> _Fragmento del documento_

Entre la pizca y la pepena, entre el descubrimiento gozoso y la exaltación por el oro encontrado, en una librería que en teoría no ofrecía mucho en Monterrey, topé con un libro erudito y bien escrito de una editorial ya extinguida. A estas alturas de la maldita pandemia, ya todas las editoriales murieron o bien, están en esa vía. Todo ha quebrado. En la cultura y educación ha sido un daño brutal del cual uno no se va a recuperar en décadas. Sino no es que ciertos campos, nunca.

Decía que en dicha librería de segunda mano, con un pequeño café adjunto, había libros de todo tipo en sus anaqueles. Pero quiso el hado de los libros que diera con una biografía muy erudita de Pablo, el de Tarso. “San Pablo”, escrita por Claude Tresmontant, para la extinta editorial Salvat. El volumen de ensayo de poco más de 170 páginas, es el resultado de una serie de lecturas morosas y astutas de Tresmontant donde aborda puntillosamente la vida y obra del apóstol que era judío y muy fiero y se convierte al cristianismo en el camino a Damasco.

> _Problemas por resolver_
A) En el fragmento sobre el hallazgo del libro de san Pablo, ¿quién escribió la biografía y para qué editorial?
B) Prosigue el fragmento sobre la biografía de san Pablo a partir de su última oración.
Los datos proceden de una fuente distinta.

> _Fragmentos de datos_
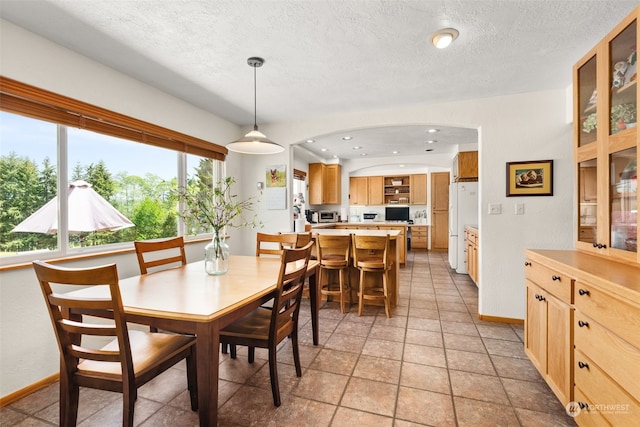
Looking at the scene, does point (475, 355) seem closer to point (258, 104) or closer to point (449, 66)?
point (449, 66)

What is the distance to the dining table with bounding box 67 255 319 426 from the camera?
4.13ft

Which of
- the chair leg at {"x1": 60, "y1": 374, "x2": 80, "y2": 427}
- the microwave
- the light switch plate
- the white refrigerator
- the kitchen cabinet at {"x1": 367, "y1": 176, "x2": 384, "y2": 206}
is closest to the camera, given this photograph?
the chair leg at {"x1": 60, "y1": 374, "x2": 80, "y2": 427}

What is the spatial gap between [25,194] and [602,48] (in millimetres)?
3868

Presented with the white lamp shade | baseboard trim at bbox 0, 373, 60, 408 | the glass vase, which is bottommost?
baseboard trim at bbox 0, 373, 60, 408

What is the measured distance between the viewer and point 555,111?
2.93 meters

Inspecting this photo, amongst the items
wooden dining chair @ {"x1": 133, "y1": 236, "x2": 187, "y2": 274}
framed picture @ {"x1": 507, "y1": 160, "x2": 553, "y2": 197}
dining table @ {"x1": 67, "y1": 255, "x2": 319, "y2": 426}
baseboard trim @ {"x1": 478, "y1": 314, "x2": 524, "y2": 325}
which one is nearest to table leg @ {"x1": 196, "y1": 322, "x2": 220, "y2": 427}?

> _Respuestas propuestas_
A) La escribió Claude Tresmontant para la editorial Salvat.

B)
Armado con una aparato crítico envidiable, ancilado siempre en la obra paulina y en los escritos bíblicos y extra bíblicos disponibles, el autor nos ofrece una reconstrucción de la vida de San Pablo, “siervo de Cristo Jesús, apóstol por vocación, escogido para el Evangelio de Dios…”. Vida y obra van de la mano en esta obra que aborda a uno de los grandes personajes de aventuras de toda la historia de la humanidad. Se crea o se no se crea en Dios. Se crea o no se crean en la llegada del prometido y ansiado Mesías llamado Jesucristo.

ESQUINA-BAJAN

Claude Tresmontant desmenuza a Pablo de Tarso desde todos los ángulos posibles. Incluyendo claro está, los episodios funestos cuando Pablo es encarcelado en Cesarea (año 58) y en Roma (año 61). Al parecer hay un tercer cautiverio, pero el cual no está muy claro hasta el día de hoy por las escasas fuentes al respecto. En estas condiciones, usted lo sabe estimado lector, Pablo escribe las llamadas “Cartas de la cautividad” o “Epístolas desde la cárcel”. Y no deja de llamarme la atención lo anterior, porque si usted me ha leído en estos últimos días en este mismo espacio de “Contraesquina”, pero poniendo el acento en la política y sociedad (lunes y jueves de cada semana), he estado citando frecuentemente a otro hombre divino, el mismísimo Marqués de Sade (1740-1814).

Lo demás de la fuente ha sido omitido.